- _Task description_
Write out nothing but the lines from the one containing "Wappen Spohr Brasilien 2" through the last line below, both included, and without the pictures.

- _Task inputs_
* * * * * * * * *

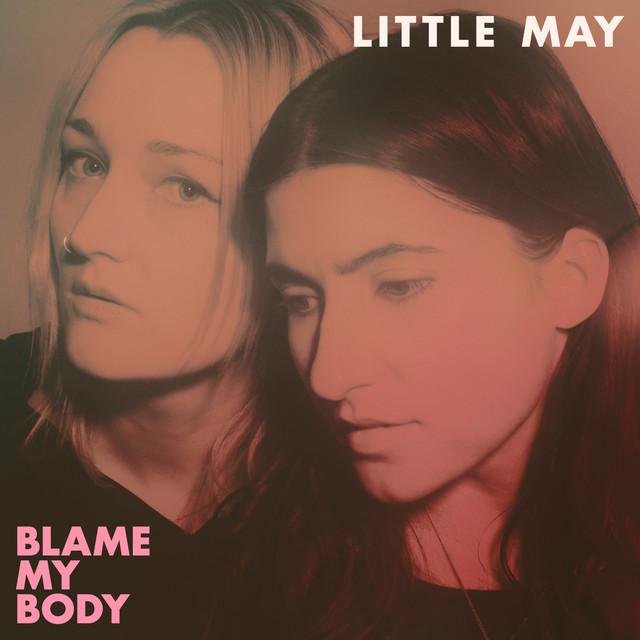 Blame My Body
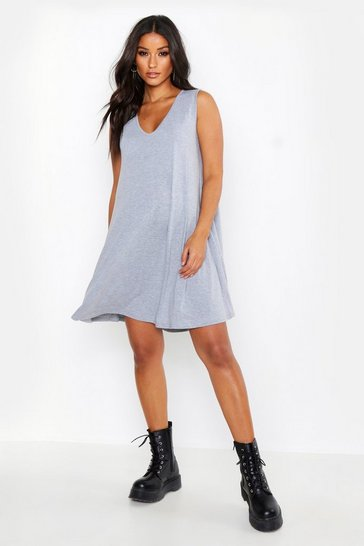 Womens Grey Maternity V Neck Swing Dress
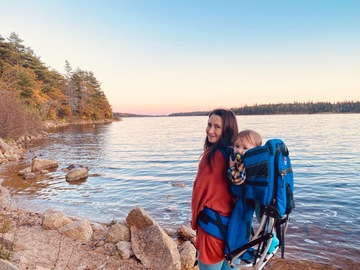 VeeBee Virtual Babysitter: I'm a mom! Trustworthy & Reliable Babystter!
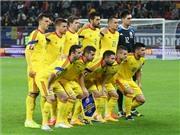 EURO 2016: Những điều có thể bạn chưa biết về đội tuyển Romania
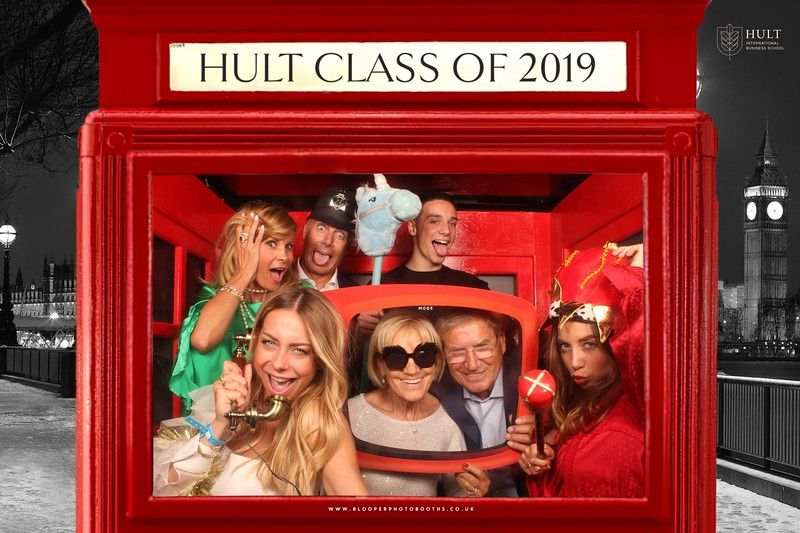 Hult Class of 2019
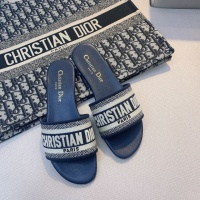 $48.00 USD Christian Dior Slippers For Women #868407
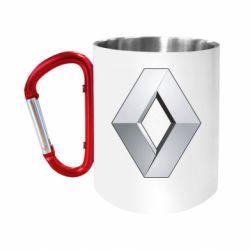 Кружка з ручкою-карабіном Renault Logo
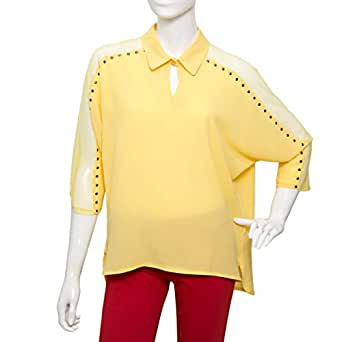 Parkhande Yellow Polyester V Neck Blouse For Women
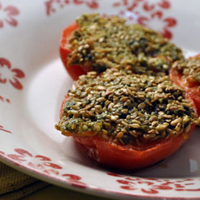 Tomates provençales sans gluten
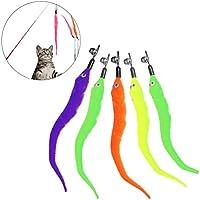 a91a1c60a7 UEETEK 5PCS Reemplazo de gusanos para gato interactivo y gatito Toy Wands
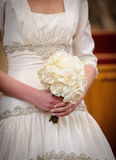Noiva com flores Foto de Stock Royalty Free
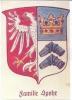Wappen Spohr Brasilien 2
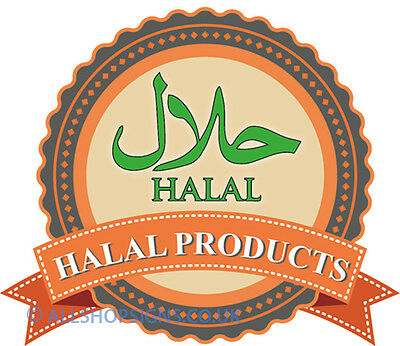 HALAL FOOD SERVED HERE shop Sign Window sticker Cafe Restaurant decal catering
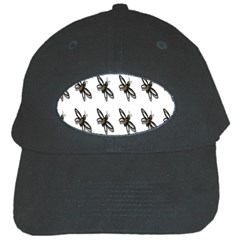 Insect Animals Pattern Black Cap by Nexatart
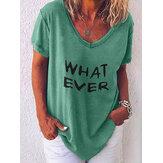 Camisetas casuales de manga corta con cuello en V y estampado de letras para mujer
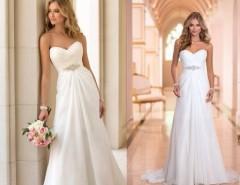 Arriendo de vestidos de novia valdivia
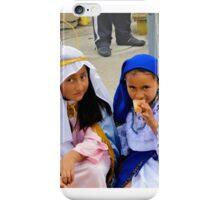 Cuenca Kids 543 iPhone Case/Skin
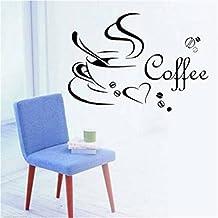 linkings adhesivo taza de café Corazón para extraíble PVC adhesivo decorativo para pared decoración del hogar
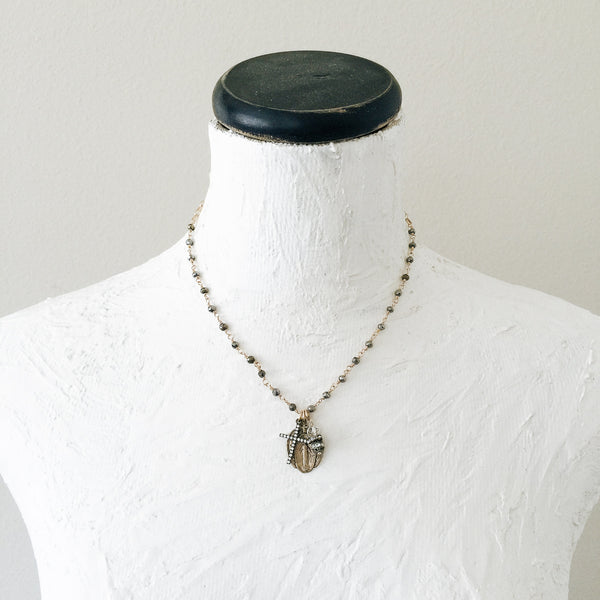 Miraculous Mary with Pyrite Necklace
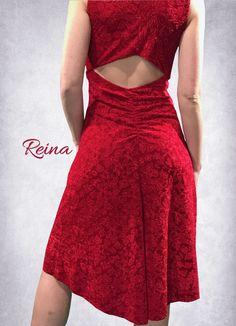 Red or black velvet tango milonga dress with embossed flowers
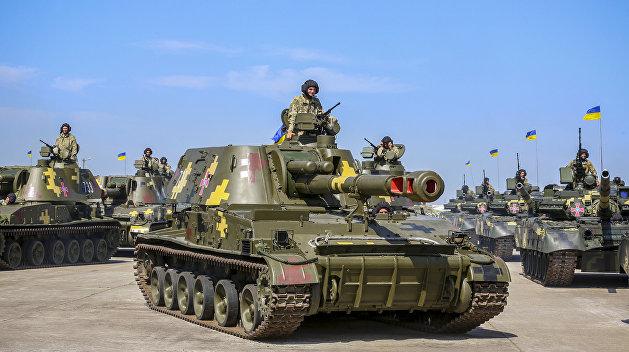 Кабмин: Украина за год не достигнет стандартов НАТО
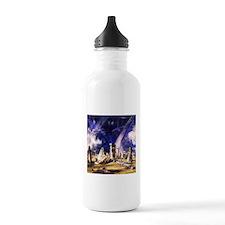 John Constable Stonehenge Water Bottle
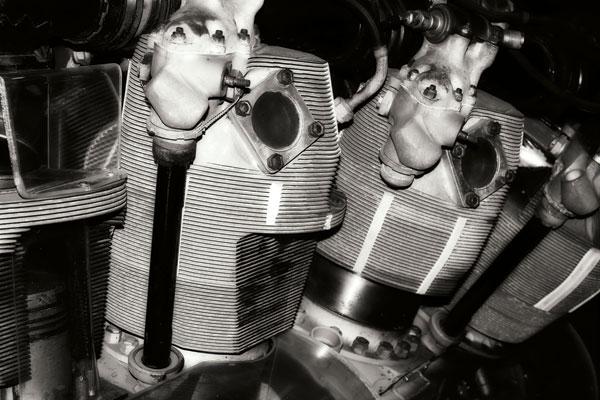 Engine VI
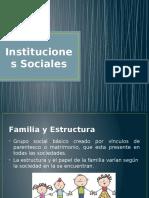 Instituciones sociales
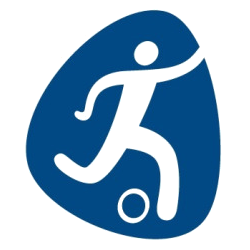 Football 7-a-side at the 2016 Summer Paralympics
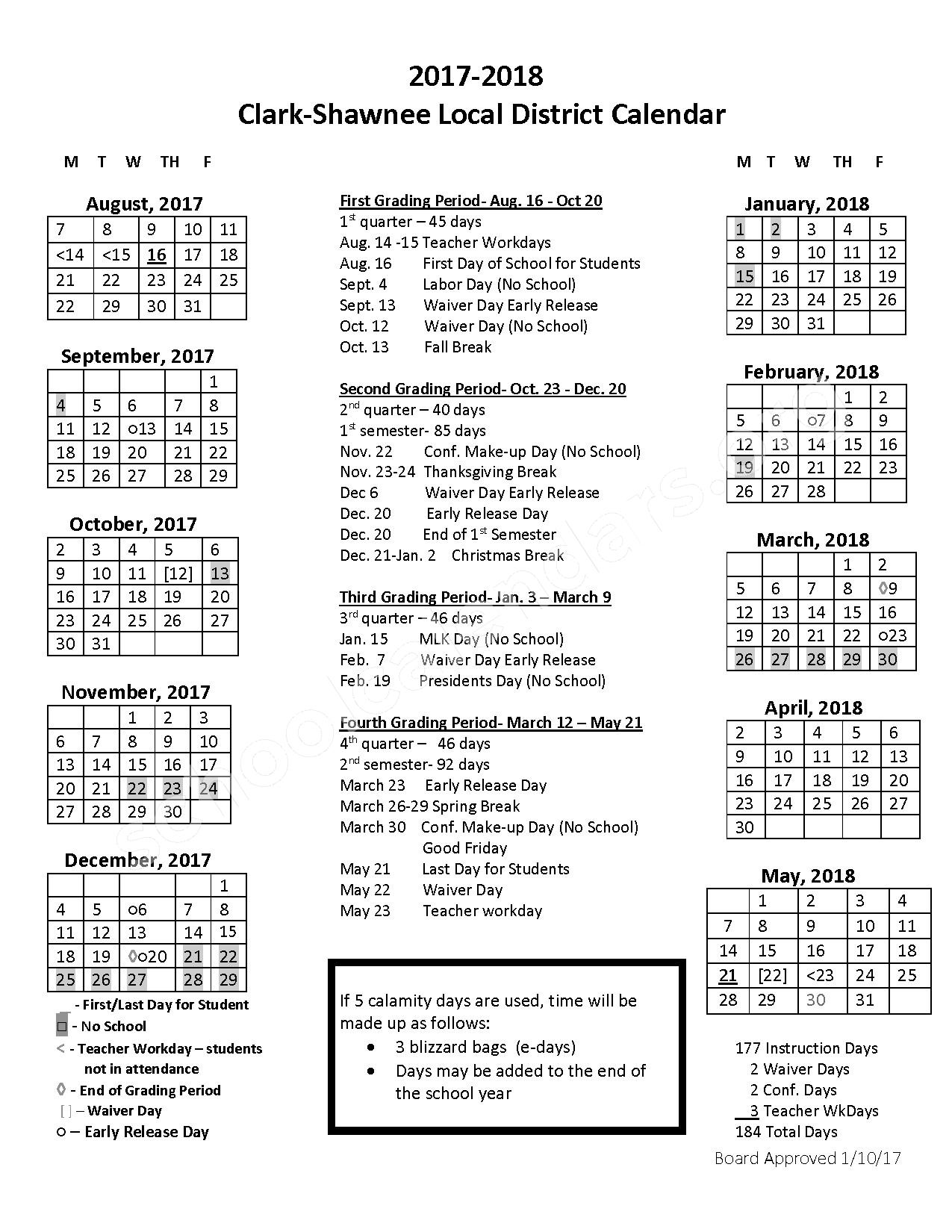 2017 - 2018 School Calendar – Shawnee High School – page 1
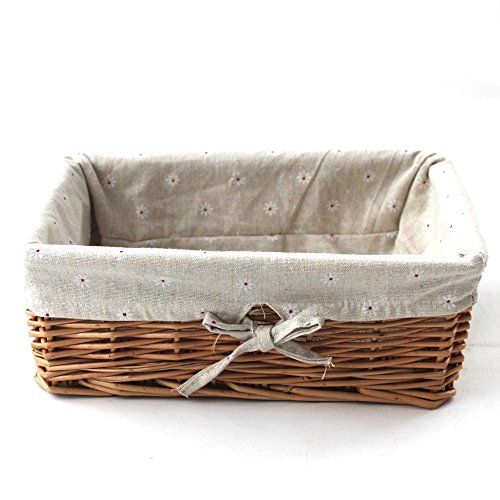 KINGWILLOW, Storage Basket, Natural Wicker Storage Bins Rectangular Basket,Arts and Crafts.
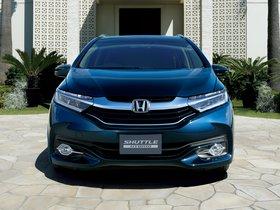 Ver foto 2 de Honda Fit Shuttle Hybrid 2015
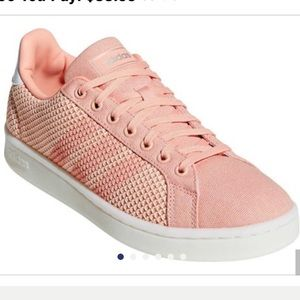 Dust Pink adidas Grand Court Knit Sneaker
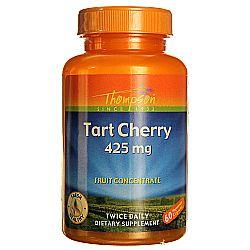 Thompson Tart Cherry 425 mg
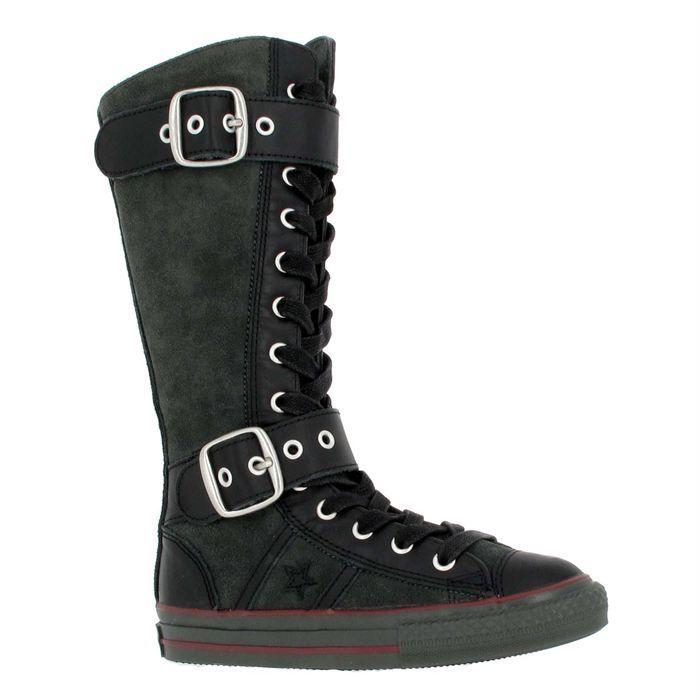 chaussure botte converse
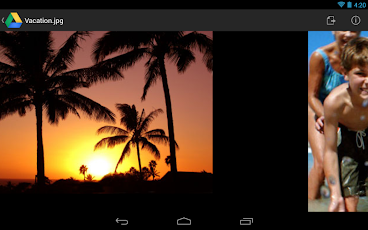 Google Drive Screenshot 9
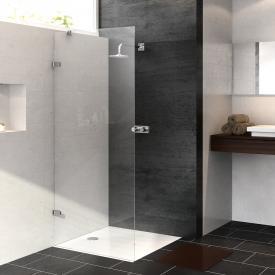 HÜPPE Enjoy pure frameless standalone side panel TSG clear / chrome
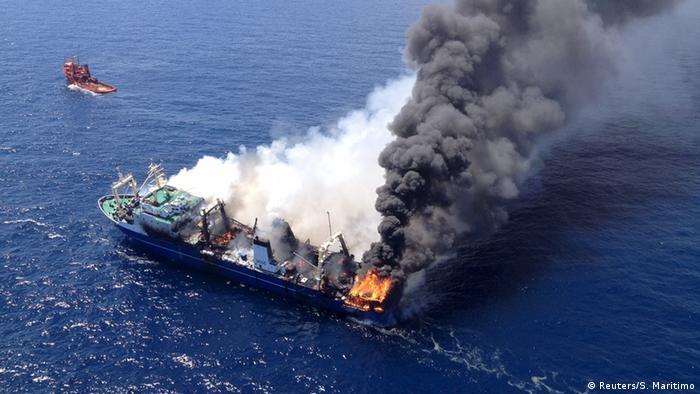 ESPA�A / GRAN CANARIA: Investigaci�n de los vertidos de un pesquero ruso hundido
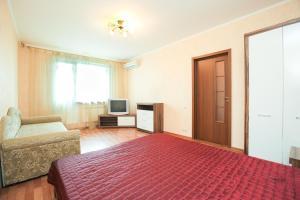 Standard Brusnika Apartment Alma-Atinskaya - Besedy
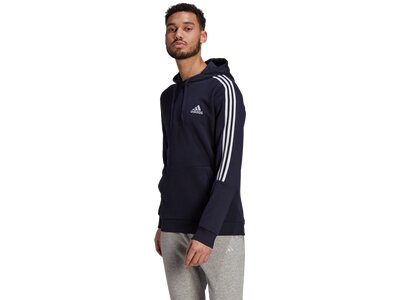 adidas Herren Essentials Fleece Cut 3-Streifen Hoodie Schwarz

* * * * * * * * *

- _Response to this task_
Wappen Spohr Brasilien 2
 HALAL FOOD SERVED HERE shop Sign Window sticker Cafe Restaurant decal catering
 Insect Animals Pattern Black Cap by Nexatart
 Camisetas casuales de manga corta con cuello en V y estampado de letras para mujer
 Arriendo de vestidos de novia valdivia
 Cuenca Kids 543 iPhone Case/Skin
 linkings adhesivo taza de café Corazón para extraíble PVC adhesivo decorativo para pared decoración del hogar
 Miraculous Mary with Pyrite Necklace
 Red or black velvet tango milonga dress with embossed flowers
 Кабмин: Украина за год не достигнет стандартов НАТО
 John Constable Stonehenge Water Bottle
 Engine VI
 Instituciones sociales
 Football 7-a-side at the 2016 Summer Paralympics
 2017 - 2018 School Calendar – Shawnee High School – page 1
 KINGWILLOW, Storage Basket, Natural Wicker Storage Bins Rectangular Basket,Arts and Crafts.
 Ver foto 2 de Honda Fit Shuttle Hybrid 2015
 Dust Pink adidas Grand Court Knit Sneaker
 Thompson Tart Cherry 425 mg
 chaussure botte converse
 Google Drive Screenshot 9
 HÜPPE Enjoy pure frameless standalone side panel TSG clear / chrome
 ESPA�A / GRAN CANARIA: Investigaci�n de los vertidos de un pesquero ruso hundido
 Standard Brusnika Apartment Alma-Atinskaya - Besedy
 adidas Herren Essentials Fleece Cut 3-Streifen Hoodie Schwarz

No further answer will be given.